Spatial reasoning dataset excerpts
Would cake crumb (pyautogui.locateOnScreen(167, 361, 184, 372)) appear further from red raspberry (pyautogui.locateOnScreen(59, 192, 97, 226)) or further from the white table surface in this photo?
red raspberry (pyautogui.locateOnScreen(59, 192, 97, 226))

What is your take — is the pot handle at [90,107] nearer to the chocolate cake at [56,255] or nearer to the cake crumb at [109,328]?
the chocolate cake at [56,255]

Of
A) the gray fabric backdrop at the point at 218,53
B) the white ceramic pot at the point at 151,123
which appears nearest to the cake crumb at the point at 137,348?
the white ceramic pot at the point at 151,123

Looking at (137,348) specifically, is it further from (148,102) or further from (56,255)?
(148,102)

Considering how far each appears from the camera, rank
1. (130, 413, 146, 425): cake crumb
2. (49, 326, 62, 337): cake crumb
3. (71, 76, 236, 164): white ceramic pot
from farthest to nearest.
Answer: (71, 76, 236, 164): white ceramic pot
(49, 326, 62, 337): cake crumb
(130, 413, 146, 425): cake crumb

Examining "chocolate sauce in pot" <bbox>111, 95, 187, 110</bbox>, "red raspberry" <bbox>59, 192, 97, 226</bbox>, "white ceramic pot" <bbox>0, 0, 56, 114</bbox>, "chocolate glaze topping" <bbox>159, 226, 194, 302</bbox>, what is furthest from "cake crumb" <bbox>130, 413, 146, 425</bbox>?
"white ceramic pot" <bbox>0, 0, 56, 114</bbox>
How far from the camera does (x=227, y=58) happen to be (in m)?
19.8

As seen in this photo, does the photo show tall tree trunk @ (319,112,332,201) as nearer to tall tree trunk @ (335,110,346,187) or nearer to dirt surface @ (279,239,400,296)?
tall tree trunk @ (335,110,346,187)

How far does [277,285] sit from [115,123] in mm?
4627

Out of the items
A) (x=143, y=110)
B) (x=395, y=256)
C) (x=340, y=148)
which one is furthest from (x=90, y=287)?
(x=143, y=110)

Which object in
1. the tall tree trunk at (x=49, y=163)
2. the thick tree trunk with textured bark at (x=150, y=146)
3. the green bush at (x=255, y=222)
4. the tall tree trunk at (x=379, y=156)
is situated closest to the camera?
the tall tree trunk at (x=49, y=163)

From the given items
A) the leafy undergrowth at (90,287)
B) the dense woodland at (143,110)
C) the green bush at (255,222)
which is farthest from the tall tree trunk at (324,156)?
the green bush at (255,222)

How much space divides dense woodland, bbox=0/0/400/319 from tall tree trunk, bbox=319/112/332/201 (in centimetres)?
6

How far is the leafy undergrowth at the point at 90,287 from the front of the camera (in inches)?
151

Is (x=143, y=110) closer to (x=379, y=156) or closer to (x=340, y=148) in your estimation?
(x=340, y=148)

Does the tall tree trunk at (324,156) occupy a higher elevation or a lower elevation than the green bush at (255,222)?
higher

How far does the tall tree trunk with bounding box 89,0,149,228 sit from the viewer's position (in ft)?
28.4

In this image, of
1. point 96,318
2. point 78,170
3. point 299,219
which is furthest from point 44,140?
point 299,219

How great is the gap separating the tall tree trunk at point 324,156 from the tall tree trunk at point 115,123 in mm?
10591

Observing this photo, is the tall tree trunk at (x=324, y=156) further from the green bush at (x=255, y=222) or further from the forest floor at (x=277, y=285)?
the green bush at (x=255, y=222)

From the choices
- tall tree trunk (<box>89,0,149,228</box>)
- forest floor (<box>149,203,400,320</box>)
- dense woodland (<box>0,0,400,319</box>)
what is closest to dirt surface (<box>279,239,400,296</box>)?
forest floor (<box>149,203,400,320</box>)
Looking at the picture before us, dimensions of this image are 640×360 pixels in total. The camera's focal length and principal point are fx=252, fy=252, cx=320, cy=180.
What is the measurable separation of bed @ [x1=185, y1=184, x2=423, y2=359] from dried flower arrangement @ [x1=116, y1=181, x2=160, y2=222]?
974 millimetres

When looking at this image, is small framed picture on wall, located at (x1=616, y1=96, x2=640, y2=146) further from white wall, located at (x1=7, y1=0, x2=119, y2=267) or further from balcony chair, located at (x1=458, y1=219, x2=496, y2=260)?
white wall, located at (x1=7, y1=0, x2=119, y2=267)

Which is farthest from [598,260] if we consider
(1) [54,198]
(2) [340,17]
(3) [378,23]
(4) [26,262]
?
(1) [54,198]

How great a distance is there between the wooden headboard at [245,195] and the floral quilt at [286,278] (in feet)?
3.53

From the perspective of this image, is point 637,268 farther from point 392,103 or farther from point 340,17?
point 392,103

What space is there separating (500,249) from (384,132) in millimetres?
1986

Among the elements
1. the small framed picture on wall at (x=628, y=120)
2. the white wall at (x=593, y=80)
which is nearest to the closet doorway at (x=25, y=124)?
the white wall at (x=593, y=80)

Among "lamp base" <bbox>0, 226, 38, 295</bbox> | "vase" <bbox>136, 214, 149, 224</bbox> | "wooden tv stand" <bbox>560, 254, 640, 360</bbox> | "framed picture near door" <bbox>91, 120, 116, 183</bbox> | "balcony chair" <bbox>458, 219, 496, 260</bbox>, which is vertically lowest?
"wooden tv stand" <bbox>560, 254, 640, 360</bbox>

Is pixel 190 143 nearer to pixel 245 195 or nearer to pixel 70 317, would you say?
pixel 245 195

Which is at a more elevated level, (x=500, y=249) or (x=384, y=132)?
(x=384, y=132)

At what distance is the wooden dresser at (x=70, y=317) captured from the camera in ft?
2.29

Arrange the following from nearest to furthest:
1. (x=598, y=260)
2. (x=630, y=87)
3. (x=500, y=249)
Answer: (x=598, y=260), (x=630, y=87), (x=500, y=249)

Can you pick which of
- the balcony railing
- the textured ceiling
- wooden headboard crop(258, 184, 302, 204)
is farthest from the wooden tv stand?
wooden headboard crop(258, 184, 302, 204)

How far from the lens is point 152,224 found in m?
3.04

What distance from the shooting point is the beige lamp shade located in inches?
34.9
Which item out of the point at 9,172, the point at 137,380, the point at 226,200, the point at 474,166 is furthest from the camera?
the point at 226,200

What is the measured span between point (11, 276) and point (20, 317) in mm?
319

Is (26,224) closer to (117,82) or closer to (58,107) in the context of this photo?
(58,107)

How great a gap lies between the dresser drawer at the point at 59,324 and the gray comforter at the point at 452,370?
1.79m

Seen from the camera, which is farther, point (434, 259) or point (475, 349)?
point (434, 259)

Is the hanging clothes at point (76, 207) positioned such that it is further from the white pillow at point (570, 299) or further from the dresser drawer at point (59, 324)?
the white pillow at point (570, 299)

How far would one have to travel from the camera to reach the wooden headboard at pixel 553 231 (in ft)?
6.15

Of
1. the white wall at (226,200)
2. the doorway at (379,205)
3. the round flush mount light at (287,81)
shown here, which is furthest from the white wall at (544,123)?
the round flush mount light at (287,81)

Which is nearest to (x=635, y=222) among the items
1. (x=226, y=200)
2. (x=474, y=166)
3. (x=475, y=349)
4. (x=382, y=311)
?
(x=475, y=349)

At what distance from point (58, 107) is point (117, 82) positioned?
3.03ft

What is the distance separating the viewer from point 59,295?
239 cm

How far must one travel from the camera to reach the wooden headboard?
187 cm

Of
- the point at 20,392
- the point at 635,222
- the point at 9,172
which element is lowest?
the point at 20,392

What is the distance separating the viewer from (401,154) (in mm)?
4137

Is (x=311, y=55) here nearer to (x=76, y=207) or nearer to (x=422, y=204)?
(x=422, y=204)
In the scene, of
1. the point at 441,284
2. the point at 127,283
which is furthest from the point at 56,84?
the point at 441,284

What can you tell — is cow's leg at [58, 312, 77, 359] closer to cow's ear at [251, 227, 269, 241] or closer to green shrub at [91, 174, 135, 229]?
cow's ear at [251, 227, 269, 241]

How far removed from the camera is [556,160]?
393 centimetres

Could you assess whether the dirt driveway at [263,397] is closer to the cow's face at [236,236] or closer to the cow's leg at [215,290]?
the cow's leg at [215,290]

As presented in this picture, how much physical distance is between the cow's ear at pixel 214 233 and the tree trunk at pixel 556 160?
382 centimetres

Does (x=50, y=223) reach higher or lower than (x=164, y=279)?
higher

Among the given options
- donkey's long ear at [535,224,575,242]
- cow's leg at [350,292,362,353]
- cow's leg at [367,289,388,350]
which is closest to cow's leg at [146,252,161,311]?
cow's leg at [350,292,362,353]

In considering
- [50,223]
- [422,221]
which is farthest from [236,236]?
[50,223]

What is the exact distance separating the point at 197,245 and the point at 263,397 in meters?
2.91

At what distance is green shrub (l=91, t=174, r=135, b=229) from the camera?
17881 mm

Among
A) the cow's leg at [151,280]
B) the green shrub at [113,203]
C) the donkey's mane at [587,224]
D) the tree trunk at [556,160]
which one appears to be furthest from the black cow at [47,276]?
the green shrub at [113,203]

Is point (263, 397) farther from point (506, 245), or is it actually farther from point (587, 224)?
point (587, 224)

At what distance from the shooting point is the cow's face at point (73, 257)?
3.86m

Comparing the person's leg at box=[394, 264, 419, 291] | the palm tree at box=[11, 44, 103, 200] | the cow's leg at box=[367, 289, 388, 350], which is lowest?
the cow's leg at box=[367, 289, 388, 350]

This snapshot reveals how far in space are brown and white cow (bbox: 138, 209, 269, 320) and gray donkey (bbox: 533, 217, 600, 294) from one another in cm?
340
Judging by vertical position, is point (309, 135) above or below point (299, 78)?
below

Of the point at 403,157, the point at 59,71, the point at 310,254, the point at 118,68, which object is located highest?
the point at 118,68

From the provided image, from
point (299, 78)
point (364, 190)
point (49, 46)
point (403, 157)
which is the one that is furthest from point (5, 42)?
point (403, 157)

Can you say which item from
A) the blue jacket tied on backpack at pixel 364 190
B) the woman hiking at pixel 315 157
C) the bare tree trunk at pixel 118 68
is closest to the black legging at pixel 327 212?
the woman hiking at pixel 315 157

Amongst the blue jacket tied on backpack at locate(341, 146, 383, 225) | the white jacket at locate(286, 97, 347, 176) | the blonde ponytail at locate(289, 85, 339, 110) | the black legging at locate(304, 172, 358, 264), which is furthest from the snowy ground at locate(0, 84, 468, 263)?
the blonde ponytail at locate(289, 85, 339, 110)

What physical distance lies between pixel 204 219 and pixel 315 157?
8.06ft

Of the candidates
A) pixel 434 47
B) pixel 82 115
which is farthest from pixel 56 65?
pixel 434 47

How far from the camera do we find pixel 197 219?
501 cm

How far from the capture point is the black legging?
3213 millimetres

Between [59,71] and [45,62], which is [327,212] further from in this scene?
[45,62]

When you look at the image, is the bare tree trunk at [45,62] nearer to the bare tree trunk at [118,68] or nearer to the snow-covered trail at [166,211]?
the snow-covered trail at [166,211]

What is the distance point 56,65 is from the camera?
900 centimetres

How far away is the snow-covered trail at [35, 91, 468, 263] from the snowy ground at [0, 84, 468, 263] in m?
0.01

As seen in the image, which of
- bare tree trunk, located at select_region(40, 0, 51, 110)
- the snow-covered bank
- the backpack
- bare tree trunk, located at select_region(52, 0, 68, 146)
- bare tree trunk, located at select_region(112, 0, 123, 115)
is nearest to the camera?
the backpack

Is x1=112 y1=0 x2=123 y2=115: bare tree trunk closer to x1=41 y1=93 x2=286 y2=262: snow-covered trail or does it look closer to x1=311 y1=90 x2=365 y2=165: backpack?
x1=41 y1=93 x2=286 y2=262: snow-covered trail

● Problem description
Copy the lines of the records above word for word, beginning with the line containing "How much space" and continuing through the line containing "974 millimetres".

● Exercise answer
How much space divides dense woodland, bbox=0/0/400/319 from tall tree trunk, bbox=319/112/332/201 (in centimetres)?
6

How far is the leafy undergrowth at the point at 90,287 from the front of the camera (in inches)?
151

Is (x=143, y=110) closer to (x=379, y=156) or closer to (x=340, y=148) in your estimation?
(x=340, y=148)

Does the tall tree trunk at (324,156) occupy a higher elevation or a lower elevation than the green bush at (255,222)?
higher

How far does the tall tree trunk with bounding box 89,0,149,228 sit from the viewer's position (in ft)?
28.4

In this image, of
1. point 96,318
2. point 78,170
3. point 299,219
which is furthest from point 44,140?
point 299,219

How great is the gap separating the tall tree trunk at point 324,156 from the tall tree trunk at point 115,123 in mm?
10591

Observing this photo, is the tall tree trunk at (x=324, y=156) further from the green bush at (x=255, y=222) or further from the forest floor at (x=277, y=285)?
the green bush at (x=255, y=222)

From the choices
- tall tree trunk (<box>89,0,149,228</box>)
- forest floor (<box>149,203,400,320</box>)
- dense woodland (<box>0,0,400,319</box>)
what is closest to dirt surface (<box>279,239,400,296</box>)?
forest floor (<box>149,203,400,320</box>)
Looking at the picture before us, dimensions of this image are 640×360 pixels in total. The camera's focal length and principal point are fx=252, fy=252, cx=320, cy=180.
What is the measurable separation of bed @ [x1=185, y1=184, x2=423, y2=359] from dried flower arrangement @ [x1=116, y1=181, x2=160, y2=222]?
974 millimetres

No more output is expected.